While these frameworks are valuable, there is a danger of over-pathologising, medicalising, or biologising phenomena that originate in social and structural spheres (Benoist, 2022; Rashid, 2024, 2025). Moreover, mainstream psychological healing—typically talk therapy between practitioner and client—may not provide a complete answer to collective well-being. This approach is individualised, resource-intensive, and grounded in Euro-American praxis that is often contextually inappropriate.

Racial trauma, as a collective wound, requires collective responses and awareness of the social systems that perpetuate injury. At the personal level, healing involves a movement from wounded and fragmented selves toward creativity, wholeness, and community well-being. At the systemic level, collective agency is required to expose, disrupt, and dismantle social and structural oppression. What is urgently required is a decolonial praxis for healing.

A decolonial psychology and praxis of healing offers a pathway forward. It does not reject clinical evidence nor deny the importance of care; rather, it rebalances the relationship between evidence, culture, and context. It asks who defines stress, wounding, and trauma, whose knowledge counts, and how services can be designed with—not merely for—communities most affected by oppression. Beyond individualistic approaches, a decolonial psychology and community-healing framework addresses epistemic justice, systemic racial injuries, and the transgenerational transfer of trauma (Kiounani, 2019; Mullan, 2023; Seedat, 2023; Stevens & Sonn, 2021). Its focus includes intersectional understandings of oppression, multidisciplinary collaboration, the development of critical consciousness, and a reconnection to community-centred, participatory meaning-making and agency (Chioneso et al., 2020; Clay, 2017; Kessi, Suffla, & Seedat, 2022; Malherbe & Ratele, 2022).

Indigenous knowledge, embodied healing, neurobiological understanding, and spirituality are recognised as valid and vital foundations for collective care (Benoist, 2022; Cénat, 2023; Kiounani, 2019; Rashid, 2024, 2025; Rundall, 2019). A decolonial praxis focuses not only on healing but also on growth, emancipation, and resistance. This includes community-embedded and participatory approaches such as storytelling, commemoration, restorative dialogue, ritual, arts-based practice, land- and place-based work, and the rebuilding of shared meaning and social bonds (Morkel, 2011).

For healing to gain traction, community-based programmes and knowledge creation—along with language-appropriate and culturally grounded practices—are essential.
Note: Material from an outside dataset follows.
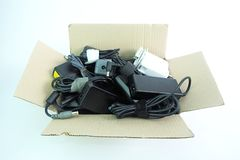 Paper box with the damaged or old used Adapter power charger of laptop computer or electrical appliances on white stock images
Such initiatives should involve collaboration among community practitioners, activists, traditional healers, faith leaders, and a broad referral network (Benoist, 2022; Kleintjes & Schneider, 2023; Rashid, 2024, 2025). Reflective practice is equally vital for frontline workers, enabling them to recognise and metabolise vicarious trauma, which in turn protects both practitioners and their efficacy in serving communities (Masson & Graham, 2022).

A decolonial healing approach to racial trauma in South Africa implies that psychosocial well-being cannot be separated from broader social determinants such as livelihood support, safety, education, and gender-based violence prevention. Psychosocial well-being in South Africa requires both an honest reckoning with history and decisive action to dismantle the conditions that reproduce distress. Psychology and allied professions have an ethical and social obligation to revitalise and reimagine collective, culturally rooted, and emancipatory practices of healing that decolonise existing mental health models.